Im Zentrum des Streits steht ein komplexes Mandatsverhältnis: Ein Mann behauptet, er habe einen Rechtsanwalt damit beauftragt, 288 sogenannte Kollokationsklagen im Rahmen eines Konkursverfahrens einzureichen. Der Anwalt soll die Klagen im Jahr 2010 im Namen einer anderen Person eingereicht haben. 2015 trat das Kantonsgericht Zug auf die Klagen nicht ein, weil eine Sicherheitsleistung zu spät erbracht worden war – und erstattete die geleisteten Gerichts- und Parteikostenvorschüsse dem Anwalt zurück. Der Kläger verlangte daraufhin, dass ihm diese Gelder herausgegeben werden, und machte zusätzlich Schadenersatz wegen anwaltlicher Sorgfaltspflichtverletzung geltend.

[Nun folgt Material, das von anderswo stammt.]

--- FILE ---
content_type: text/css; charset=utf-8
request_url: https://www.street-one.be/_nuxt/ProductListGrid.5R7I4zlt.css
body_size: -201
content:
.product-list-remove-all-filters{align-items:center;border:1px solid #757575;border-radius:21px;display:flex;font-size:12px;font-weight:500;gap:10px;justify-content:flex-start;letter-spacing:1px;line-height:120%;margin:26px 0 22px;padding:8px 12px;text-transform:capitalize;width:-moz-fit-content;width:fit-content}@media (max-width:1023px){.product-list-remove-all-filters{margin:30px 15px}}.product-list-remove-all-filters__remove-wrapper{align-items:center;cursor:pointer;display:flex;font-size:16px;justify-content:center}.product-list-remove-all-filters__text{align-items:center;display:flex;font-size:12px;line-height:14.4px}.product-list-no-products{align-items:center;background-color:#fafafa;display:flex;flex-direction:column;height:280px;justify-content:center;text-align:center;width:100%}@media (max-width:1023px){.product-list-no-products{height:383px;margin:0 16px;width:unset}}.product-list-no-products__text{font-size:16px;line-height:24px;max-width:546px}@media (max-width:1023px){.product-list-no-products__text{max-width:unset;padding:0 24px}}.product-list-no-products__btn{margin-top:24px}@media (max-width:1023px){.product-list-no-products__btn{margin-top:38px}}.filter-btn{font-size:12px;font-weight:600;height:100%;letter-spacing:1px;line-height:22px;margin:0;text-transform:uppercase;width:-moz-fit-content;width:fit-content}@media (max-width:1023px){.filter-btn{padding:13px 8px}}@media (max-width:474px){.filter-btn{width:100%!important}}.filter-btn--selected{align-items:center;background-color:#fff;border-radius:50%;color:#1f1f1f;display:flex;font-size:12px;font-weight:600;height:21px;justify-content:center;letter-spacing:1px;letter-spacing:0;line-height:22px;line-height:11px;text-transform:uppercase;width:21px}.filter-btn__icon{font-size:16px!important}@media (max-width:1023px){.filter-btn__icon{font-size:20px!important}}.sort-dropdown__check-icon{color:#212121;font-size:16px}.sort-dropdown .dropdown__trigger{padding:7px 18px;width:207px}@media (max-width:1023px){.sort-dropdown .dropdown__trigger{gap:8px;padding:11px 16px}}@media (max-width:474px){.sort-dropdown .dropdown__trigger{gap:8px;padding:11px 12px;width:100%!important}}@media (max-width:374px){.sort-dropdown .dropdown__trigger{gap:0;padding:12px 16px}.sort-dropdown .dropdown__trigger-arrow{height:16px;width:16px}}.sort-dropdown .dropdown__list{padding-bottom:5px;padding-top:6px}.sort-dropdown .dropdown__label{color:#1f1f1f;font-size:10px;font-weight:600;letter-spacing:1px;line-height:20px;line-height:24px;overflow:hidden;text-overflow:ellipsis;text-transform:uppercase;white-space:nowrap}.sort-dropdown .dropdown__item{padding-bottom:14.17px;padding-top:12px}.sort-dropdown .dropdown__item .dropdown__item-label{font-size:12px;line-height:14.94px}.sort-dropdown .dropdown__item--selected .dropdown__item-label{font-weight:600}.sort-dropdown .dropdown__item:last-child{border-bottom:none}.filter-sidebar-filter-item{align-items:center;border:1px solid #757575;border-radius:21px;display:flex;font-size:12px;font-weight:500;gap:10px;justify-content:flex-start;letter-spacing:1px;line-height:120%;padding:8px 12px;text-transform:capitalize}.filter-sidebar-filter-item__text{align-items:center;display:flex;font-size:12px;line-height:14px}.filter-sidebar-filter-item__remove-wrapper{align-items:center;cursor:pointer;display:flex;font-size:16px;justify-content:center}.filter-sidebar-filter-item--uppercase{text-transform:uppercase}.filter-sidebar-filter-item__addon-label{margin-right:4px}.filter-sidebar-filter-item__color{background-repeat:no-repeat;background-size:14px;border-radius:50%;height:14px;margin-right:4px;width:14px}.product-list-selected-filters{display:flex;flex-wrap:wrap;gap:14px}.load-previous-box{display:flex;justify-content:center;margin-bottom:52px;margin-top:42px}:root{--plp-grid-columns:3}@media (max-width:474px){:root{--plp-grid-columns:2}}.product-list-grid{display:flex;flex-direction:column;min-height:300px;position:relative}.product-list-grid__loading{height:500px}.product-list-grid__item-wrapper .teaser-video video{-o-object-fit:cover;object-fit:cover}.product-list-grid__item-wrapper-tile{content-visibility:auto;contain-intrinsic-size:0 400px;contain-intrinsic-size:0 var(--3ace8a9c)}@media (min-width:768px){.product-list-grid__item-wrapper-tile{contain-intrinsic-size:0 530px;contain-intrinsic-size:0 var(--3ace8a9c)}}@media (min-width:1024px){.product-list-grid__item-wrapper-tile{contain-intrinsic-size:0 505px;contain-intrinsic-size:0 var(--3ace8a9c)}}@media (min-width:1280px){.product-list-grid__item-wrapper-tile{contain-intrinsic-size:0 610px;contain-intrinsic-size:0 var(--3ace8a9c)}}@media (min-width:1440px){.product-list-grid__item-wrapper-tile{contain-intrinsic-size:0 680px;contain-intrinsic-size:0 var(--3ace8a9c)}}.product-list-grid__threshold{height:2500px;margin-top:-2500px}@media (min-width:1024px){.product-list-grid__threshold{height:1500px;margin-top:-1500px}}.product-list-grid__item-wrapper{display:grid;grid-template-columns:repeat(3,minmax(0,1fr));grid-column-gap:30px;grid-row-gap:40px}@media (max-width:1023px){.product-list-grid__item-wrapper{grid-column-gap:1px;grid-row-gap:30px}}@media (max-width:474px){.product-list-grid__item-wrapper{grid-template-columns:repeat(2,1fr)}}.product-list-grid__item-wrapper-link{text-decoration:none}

Das Bezirksgericht Lenzburg stellte in einem Zwischenentscheid fest, dass der Kläger berechtigt sei, diese Ansprüche einzuklagen. Das Obergericht des Kantons Aargau hob diesen Entscheid auf und wies die Klage vollständig ab. Es begründete dies damit, dass die Vorschüsse nicht vom Kläger persönlich, sondern von zwei von ihm kontrollierten Unternehmen bezahlt worden seien. Da diese Unternehmen rechtlich eigenständig seien, bestehe kein Rückforderungsanspruch des Klägers gegenüber dem Anwalt.
Das Bundesgericht hebt diesen Entscheid nun auf. Es hält fest, dass das Obergericht die gesetzliche Herausgabepflicht des Beauftragten falsch ausgelegt hat: Wer als Auftraggeber gilt, hat Anspruch auf Rückgabe aller Gelder, die dem Beauftragten im Rahmen des Auftrags zugekommen sind – unabhängig davon, von wem diese Gelder ursprünglich überwiesen wurden. Das Obergericht hätte deshalb zunächst klären müssen, ob überhaupt ein Auftragsverhältnis zwischen dem Kläger und dem Anwalt bestand. Stattdessen hat es diese entscheidende Frage mit einem einzigen Satz abgetan, ohne sich mit den Zeugenaussagen, dem E-Mail-Verkehr und der ausführlichen Beweiswürdigung der ersten Instanz auseinanderzusetzen. Damit hat es das rechtliche Gehör des Klägers verletzt.
Das Obergericht muss den Fall nun neu beurteilen. Es hat zu prüfen, ob ein Auftragsverhältnis bestand, ob der Kläger auch aufgrund der Zahlungsanweisungen an die beiden Unternehmen direkt rückforderungsberechtigt ist und ob gültige Abtretungserklärungen dieser Unternehmen zugunsten des Klägers vorliegen. Die Kosten des bundesgerichtlichen Verfahrens von 27'000 Franken trägt der beklagte Anwalt; zudem muss er dem Kläger 32'000 Franken Entschädigung zahlen.